"ERECTED BY THE CITIZENS OF GANANOQUE IN HONOURED MEMORY OF THE MEN OF THE TOWN AND DISTRICT WHO FOUGHT AND FELL IN THE GREAT WAR 1914-1918" |
Often for sport the crewmen will ensnare
Some albatrosses: vast seabirds that sweep
In lax accompaniment through the air
Behind the ship that skims the bitter deep.
No sooner than they dump them on the floors
These skyborn kings, graceless and mortified,
Feel great white wings go down like useless oars
And drag pathetically at either side.
That sky-rider: how gawky now, how meek!
How droll and ugly he who shone on high!
The sailors poke a pipestem in his beak,
Then limp to mock this cripple born to fly.
The poet is so like this prince of clouds
Who haunted storms and sneered at earthly slings;
Now, banished to the ground, to cackling crowds,
He cannot walk beneath the weight of wings.
―Baudelaire
When I was a child, my brother and I used to swap stories about “Wonderfulland,” a place where everything was wonderful. The fact that this was a fascinating topic for us reveals that we were only too aware that, counter to a common myth about childhood, the real word we experienced daily was not so wonderful.
I remember my father describing Belmont Park in Montreal as “the real Wonderfulland,” when he planned to take us there. But I knew in advance this could not be true, and the amusement park, although enjoyable, was nothing like it. Wonderfulland was not a place of thrill rides or cotton candy or custard cones. It was a land of stories where imaginary things were real. One area, as I remember it, was the Old West, one was islands of the Caribbean, one had castles and forests, and so on.
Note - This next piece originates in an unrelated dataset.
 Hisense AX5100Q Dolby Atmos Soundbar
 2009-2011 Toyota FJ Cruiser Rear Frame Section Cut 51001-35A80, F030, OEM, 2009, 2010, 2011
The one detail I remember best is that part of it was Statueland―a garden full of statues.
Why the statues? What did I know of statues? There was, as I recall, only one statue in the small town where I was growing up, of a World War I soldier, commemorating the war dead. It did leave a deep impression on me. We might have seen more statues on a trip to Ottawa; but if so, I cannot remember.
Gananoque, my home town, was also famous for its pink granite. There was a stonemason’s yard on the main street with a display of tombstones.
This, along with the war memorial, seems to me the most likely origin of statueland. It was the land of the dead. Perhaps this is why I have always felt a particular fondness for Remembrance Day.
I rather think that Wonderfulland emerged from our—perhaps only my—intimation that there was a heaven. This might have been instinctive, or rather instilled by God. Or it might have been the result of an early Catholic education.
I thought of Wonderfulland the other night while listening to Bruce Springsteen. I had not thought of it, I imagine, for years. Yet the thought came to my mind, out of nowhere, that this was someone who had visited Wonderfulland. There were hints of it in his music and his voice—not anything explicit, but a mood. It was a mood I knew well, I realized, from other art.
The mark of great art is that it has this sense of Wonderfulland about it. Michelangelo has it; it is all over the Sistine ceiling. Shakespeare often openly refers to it; it is his “green world.” Hans Christian Andersen knows it intimately, and his stories describe it in detail. It is where all fairy tales are set. Romanesque art is the art of Wonderfulland. Chagall paints it. Kurelek paints it. Sendak paints it. Blake paints it, and writes about it. Other writers who clearly know it well include Cervantes; Don Quixote is all about the difference between Wonderfulland and the imperfect diurnal world. Yeats, Stevenson, Coleridge, Hesse, Carroll, Dostoyevsky, H.G. Wells, all write about it. It is where the Krishna Gopala cycle takes place. Arthur Koestler chronicles it in non-fiction.
It is perhaps most present in music. I hear it in Cohen, Dylan, George Harrison, Eric Clapton, Diana Krall, Whitney Houston, Prince, Sinead O’Connor, Ian Tyson, Mark Knopfler, Willie Nelson, Norah Jones, Buffy Sainte-Marie. It is everywhere in classical music. They say all art aspires to the condition of music; they speak of the music of the spheres, and of angels playing harps and blowing trumpets. Perhaps this is why: music among the arts is able most accurately to express the nature of heaven.
“Realistic” art is an absurd and a philistine idea. The purpose of true art is not to show the world, not to “hold the mirror up to nature,” other than to shame it. It is to open a window to a vista of Wonderfulland.
Another insight: those who most experience Wonderfulland are inevitably going to be the most dissatisfied with life here below. The contrast is too intense. At the same time, God seems to give the clearest vision of Wonderfulland to those who are suffering, like Andersen’s Little Match Girl, in this life.
“Socrates: And now, I responded, consider this: If this person who had gotten out of the cave were to go back down again and sit in the same place as before, would he not find in that case, coming suddenly out of the sunlight, that his eyes were filled with darkness?"